Clinical microbiology tests of value in establishing an etiologic diagnosis of infections within the central nervous system CNS are outlined below. In this section, infections are categorized as follows: meningitis, encephalitis, focal infections of brain parenchyma, CNS shunt infections, subdural empyema, epidural abscess, and suppurative intracranial thrombophlebitis. Organisms usually enter the CNS by crossing a mucosal barrier into the bloodstream followed by penetration of the blood—brain barrier.

Other routes of infection include direct extension from a contiguous structure, movement along nerves, or introduction by foreign devices. Usually 3 or 4 tubes of cerebrospinal fluid CSF are collected by lumbar puncture for diagnostic studies. The first tube has the highest potential for contamination with skin flora and should not be sent to the microbiology laboratory for direct smears, culture, or molecular studies. A minimum of 0. Larger volumes 5—10 mL increase the sensitivity of culture and are required for optimal recovery of mycobacteria and fungi.

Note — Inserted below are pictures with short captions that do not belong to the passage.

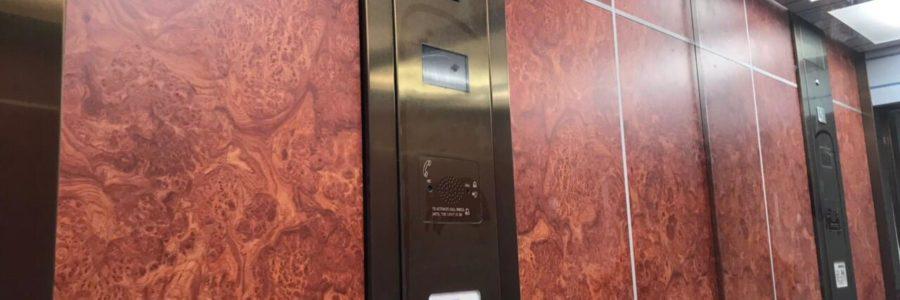 Оздоблення ліфтових кабін, «The Garden»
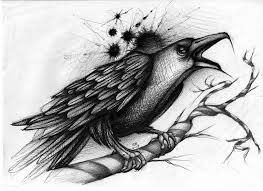 Crow On Tree Branch Tattoo Drawing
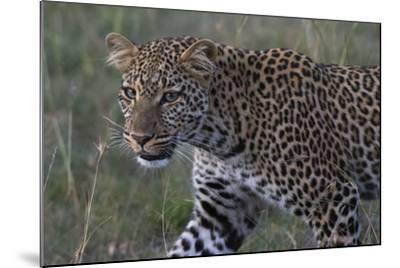 Portrait of a Leopard, Panthera Pardus, with Green Eyes at Dusk-Sergio Pitamitz-Mounted Photographic Print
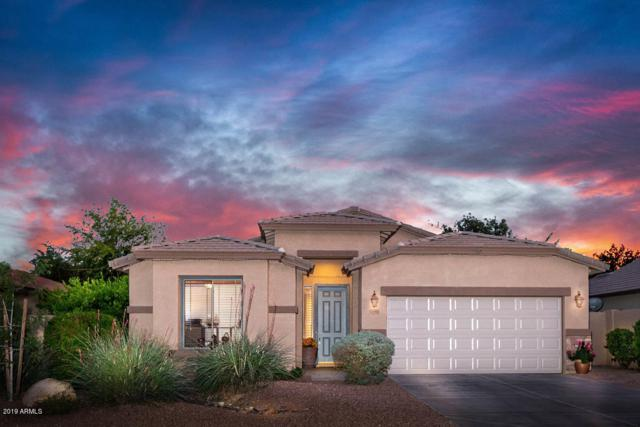 3391 E Meadowview Court, Gilbert, AZ 85298 (MLS #5909322) :: Kortright Group - West USA Realty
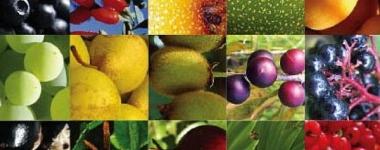 Мощта на антиоксидантите (Част първа)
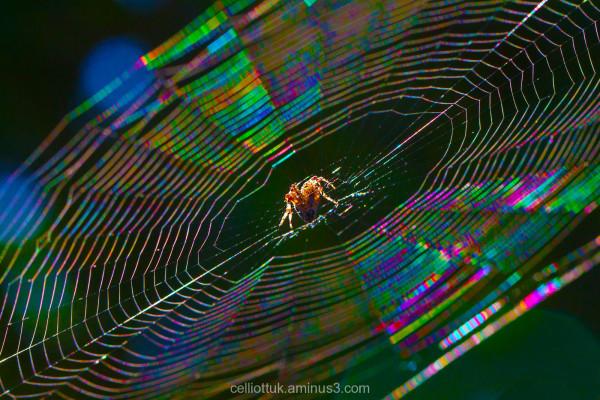 Funkadelic Spider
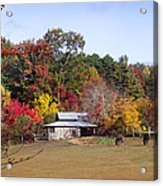 Horses And Barn In The Fall 2 Acrylic Print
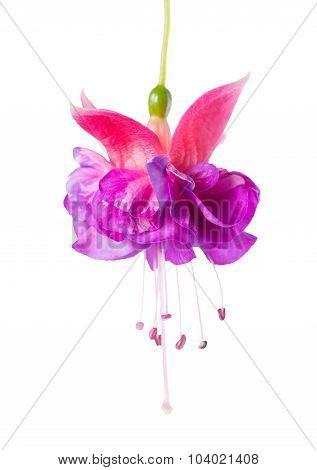 Blooming Beautiful Single Flower Of Lilac And Pink Fuchsia Is Isolated On White Background, `kathy's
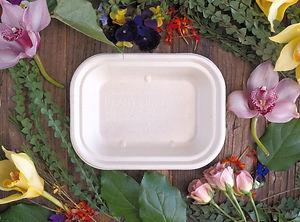 Compostable_Plate_5x4_edited.jpg
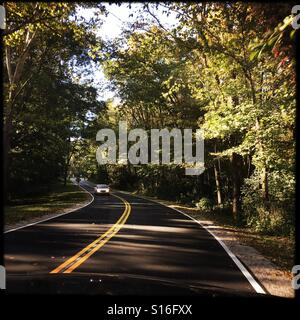 A drive through a wooded park. - Stock Photo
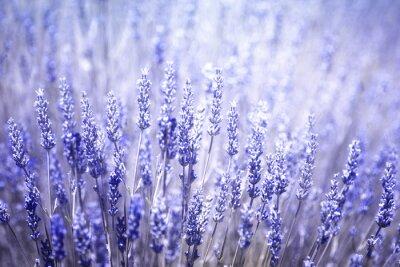 Vinilo Fondo florecido florecido hermoso del primer de las plantas de lavanda. Filtro de color azul violeta y enfoque selectivo utilizado.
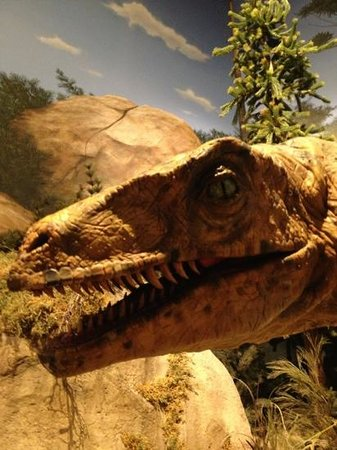 Creation Museum: Dinosaurs on the Ark?!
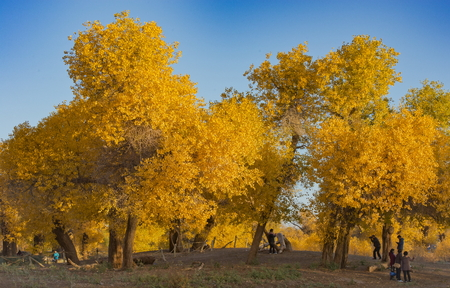 Luntai Huyang Pappel Forest Park in China Innere Mongolei. Standard-Bild - 81344701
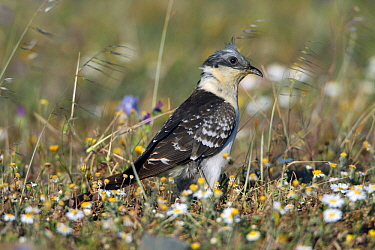 Great Spotted Cuckoo (Clamator glandarius), Alentejo, Portugal  -  Duncan Usher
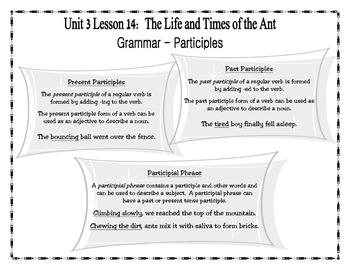 Journeys Fourth Grade Unit 3 Lesson 14 - The Life and Times of the Ant
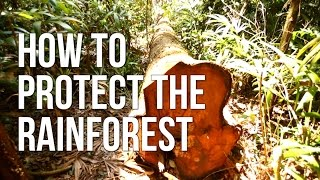 How to Protect the Rainforest
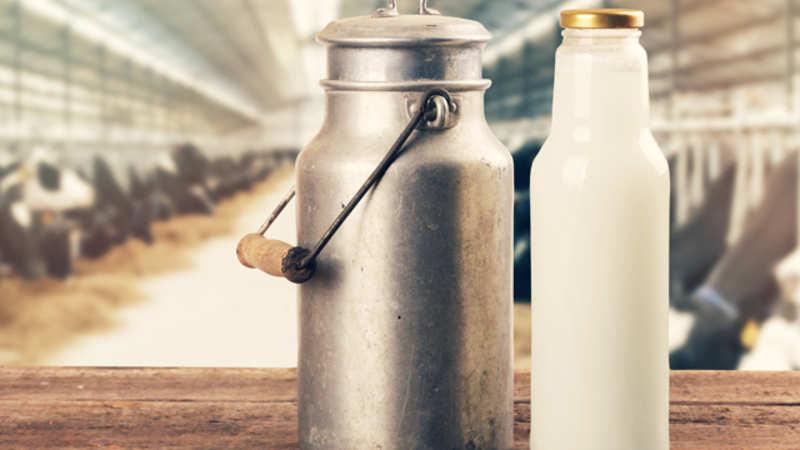 Bengaluru gets health-conscious, switches to organic milk to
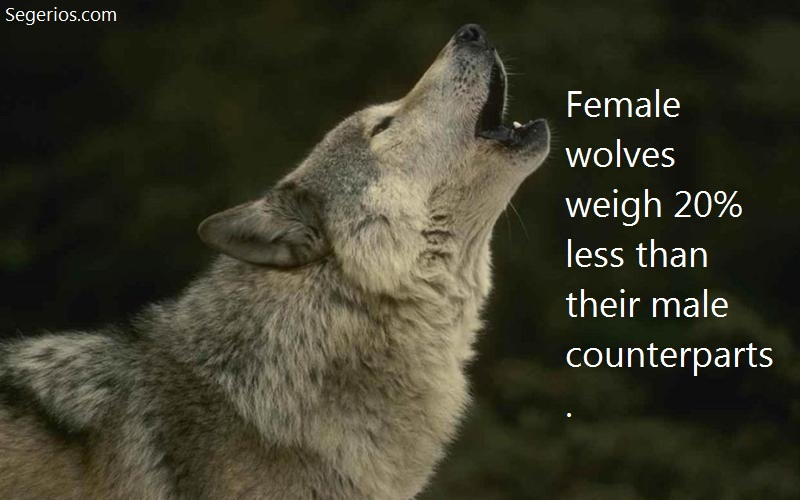 08 @ Wolfs Facts
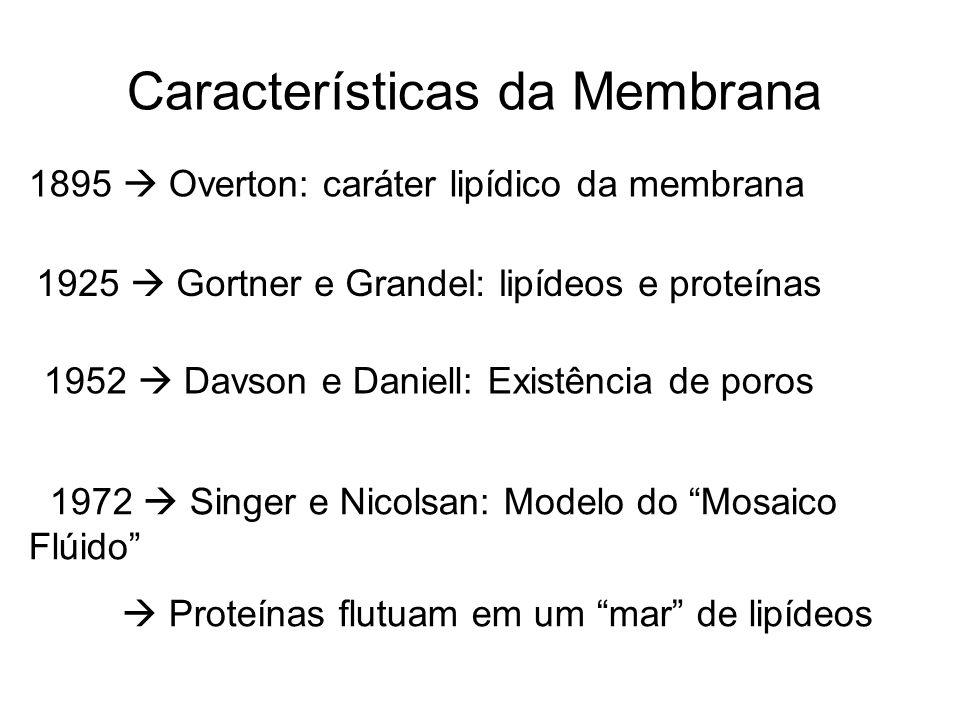 Características da Membrana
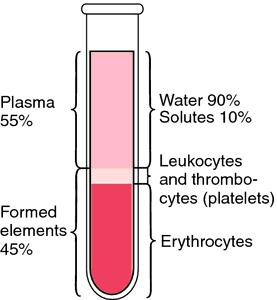 Understanding the Hematocrit Percentage-hematocrit.png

When the specimen volume is less than required for multiple test requests, prioritization of testing must be provided to the laboratory. Whenever possible, specimens for culture should be obtained prior to initiation of antimicrobial therapy. CSF Gram stains should be prepared after cytocentrifugation and positive results called to the patient care area immediately. Identification and susceptibility testing of bacteria recovered from cultures is routinely performed unless contamination during collection or processing is suspected. Most clinical microbiology laboratories do not perform all of the testing listed in the tables.

This is especially true of serologic and many molecular diagnostic tests. Although an FDA-cleared multiplex PCR targeting 14 organisms is available for diagnosing meningitis and encephalitis, it should not be considered a replacement for culture since clinical experience with the assay is limited and specificity issues have been reported [17, 18].